_Written request 1:_ From the passage on Club magazine, reproduce the stretch from "- Pleasure Club: reviews, fashion." through "was prophetic.".
_Written request 2:_ According to the passage on Club magazine, how many issues of Club were published?

Club featured topless photo shoots on its colour centre-spreads and often used actresses and models on its covers.
Terry Hornet was editor and production was headed by Bridget Rowe
- possibly the same woman who went on to edit Women's World (also
under Hornett at Carlton) and later the Sunday Mirror and
the People. Christopher Ward wrote a column.
Issues were typically divided into four sections:
- Club reports: news and features.
- Sporting Club
- Club Collection: features.
- Pleasure Club: reviews, fashion.
Interposed among the sections were two or three topless photo
shoots.
Club lasted just 21 issues. An editorial on the back
page of the last issue ('Thank you and good night') claimed that about half a million men read Club each
month, but only 80,000 bought it - too few to
sustain the magazine. IPC's failure was seen as having wider repercussions:
'The shame is that Club's closing will probably make any
other publisher wary of putting out a similar product for young
men.' As can be seen in the Men's
Magazine History, that statement
was prophetic.

_Raw data:_
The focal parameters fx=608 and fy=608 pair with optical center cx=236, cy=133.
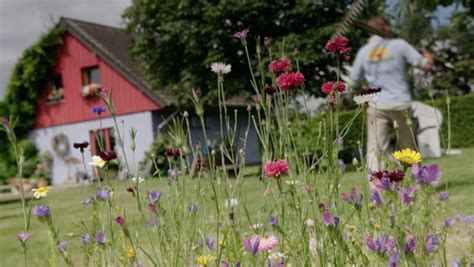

_Complete answer 1:_
- Pleasure Club: reviews, fashion.
Interposed among the sections were two or three topless photo
shoots.
Club lasted just 21 issues. An editorial on the back
page of the last issue ('Thank you and good night') claimed that about half a million men read Club each
month, but only 80,000 bought it - too few to
sustain the magazine. IPC's failure was seen as having wider repercussions:
'The shame is that Club's closing will probably make any
other publisher wary of putting out a similar product for young
men.' As can be seen in the Men's
Magazine History, that statement
was prophetic.

_Complete answer 2:_ 21 issues.